Fresh Start | Teen Ink

Fresh Start

January 13, 2008
By Anonymous

January
The clock ticks softly as my dad sits silently in his rocking chair. We all wait for him to tell us why he called us together. The couch feels hard and awkward beneath me. Wind howls in the fireplace, but no one hears it except the dog, who hides under a blanket. When my father finally speaks, it’s as if ice on a frozen pond has cracked. His words cut like a knife. We’re going to have to move again. He’s been fired from his job. It feels as if I have fallen in to that frozen pond. The only parts of my life that I can remember are from our home here, in Wisconsin. Is it really going to end like this? Images and memories swarm in my mind like bees. The room appears foggy. I try to blink the fog away, but it only gets worse.

May
I am in a sea of smiling faces—a vast, endless ocean, for which I am only a spectator. For me, the end of the school year signifies the loss of my entire life, the only thing that I know. Yet I find myself smiling, too. My friend tells a joke, and I laugh, despite the jokes complete lack of humor. As easily and mindlessly as I would complete first grade addition or subtraction, I go through the motions in my own life. I don’t think; I don’t feel.
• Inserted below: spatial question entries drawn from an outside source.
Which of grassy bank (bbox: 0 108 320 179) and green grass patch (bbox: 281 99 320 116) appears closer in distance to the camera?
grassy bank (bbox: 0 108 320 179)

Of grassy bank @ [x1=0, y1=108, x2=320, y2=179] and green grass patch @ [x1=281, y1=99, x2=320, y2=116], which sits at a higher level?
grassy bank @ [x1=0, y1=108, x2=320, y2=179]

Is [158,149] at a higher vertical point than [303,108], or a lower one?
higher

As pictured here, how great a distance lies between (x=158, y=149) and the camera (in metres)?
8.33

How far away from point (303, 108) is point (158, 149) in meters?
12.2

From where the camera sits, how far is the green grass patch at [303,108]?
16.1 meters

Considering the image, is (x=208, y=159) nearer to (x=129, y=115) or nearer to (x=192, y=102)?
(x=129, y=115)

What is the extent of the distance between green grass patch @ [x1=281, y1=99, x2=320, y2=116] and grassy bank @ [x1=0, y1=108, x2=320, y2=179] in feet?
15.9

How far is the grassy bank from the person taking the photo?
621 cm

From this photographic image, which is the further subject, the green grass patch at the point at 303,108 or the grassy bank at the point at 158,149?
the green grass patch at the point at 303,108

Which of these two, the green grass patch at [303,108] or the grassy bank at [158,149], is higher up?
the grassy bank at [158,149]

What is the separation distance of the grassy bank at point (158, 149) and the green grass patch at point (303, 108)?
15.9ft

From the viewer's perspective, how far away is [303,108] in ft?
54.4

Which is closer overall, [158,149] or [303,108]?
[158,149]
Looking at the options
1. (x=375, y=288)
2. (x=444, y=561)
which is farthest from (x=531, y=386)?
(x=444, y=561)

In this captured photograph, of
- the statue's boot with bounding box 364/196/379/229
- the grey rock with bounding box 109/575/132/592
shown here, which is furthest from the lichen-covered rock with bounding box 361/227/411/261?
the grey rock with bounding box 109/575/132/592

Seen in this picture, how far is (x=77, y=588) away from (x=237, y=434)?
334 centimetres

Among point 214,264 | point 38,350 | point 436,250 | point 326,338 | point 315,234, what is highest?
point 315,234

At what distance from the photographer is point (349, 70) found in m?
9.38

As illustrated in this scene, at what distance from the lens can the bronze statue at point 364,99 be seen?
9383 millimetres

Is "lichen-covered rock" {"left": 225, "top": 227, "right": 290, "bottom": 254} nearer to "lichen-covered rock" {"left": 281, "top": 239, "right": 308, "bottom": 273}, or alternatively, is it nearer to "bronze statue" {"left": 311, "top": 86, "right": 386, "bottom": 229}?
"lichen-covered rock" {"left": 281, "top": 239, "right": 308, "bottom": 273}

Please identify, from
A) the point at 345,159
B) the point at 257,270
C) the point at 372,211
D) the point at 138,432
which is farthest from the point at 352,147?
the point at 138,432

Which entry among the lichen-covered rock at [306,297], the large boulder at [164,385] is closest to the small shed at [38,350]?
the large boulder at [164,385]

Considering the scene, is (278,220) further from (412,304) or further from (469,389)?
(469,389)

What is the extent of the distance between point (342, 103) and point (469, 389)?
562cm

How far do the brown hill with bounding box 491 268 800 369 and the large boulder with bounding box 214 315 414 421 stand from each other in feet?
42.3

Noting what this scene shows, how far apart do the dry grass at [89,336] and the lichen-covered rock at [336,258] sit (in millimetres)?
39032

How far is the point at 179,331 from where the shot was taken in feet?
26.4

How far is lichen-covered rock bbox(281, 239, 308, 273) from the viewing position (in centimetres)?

I convince myself that nothing is different; that we’ll all be friends forever. I’m lying, and I know it, but a lie is secure. The lie is warm and soft. Blissfully, I fall asleep while lying.

August
Where am I? What on earth is Barrington High School? Who are these people? What am I doing here? Again, I’m surrounded by smiling faces, but now as unfamiliar as a foreign tongue. I can see everything happening around me, and yet I am utterly blind to it. I don’t speak, I don’t think, I don’t feel. I am a robot as I stumble through these halls, again going through the motions, but this time not because I want to. I have no other choice. Around me thrives a system of pods that operate on a common interface. I search for a pod to connect myself to, but everything that I see is too complicated for me to possibly comprehend. I talk to a boy in class one day, but he acts as though he does not notice. I try once more to curl up in a bundle of comforting lies. I don’t believe them for a minute.

December
Somehow, against all odds, I’m able to find people who speak to me. I start to feel like there’s someone there to carry my burden as well. I tell a joke, and everyone laughs. Even the boy I spoke to on the first day is there, smiling along with everyone else. The gossip that flits through the air in the hallways begins to register in my brain. I’ve heard these names before. People who know my name come up to tell me stories about their lives, stories they don’t tell everyone. Now strutting through the hallways, I no longer feel as though I’m from a faraway land. I know where I’m going, and I have people who will carry me all the way there. I’ve paid my dues, and I belong here. I help another friend with another problem. I can’t help but smile as she hugs me and walk away. For some reason, I smile too. Why can’t I get her off my mind?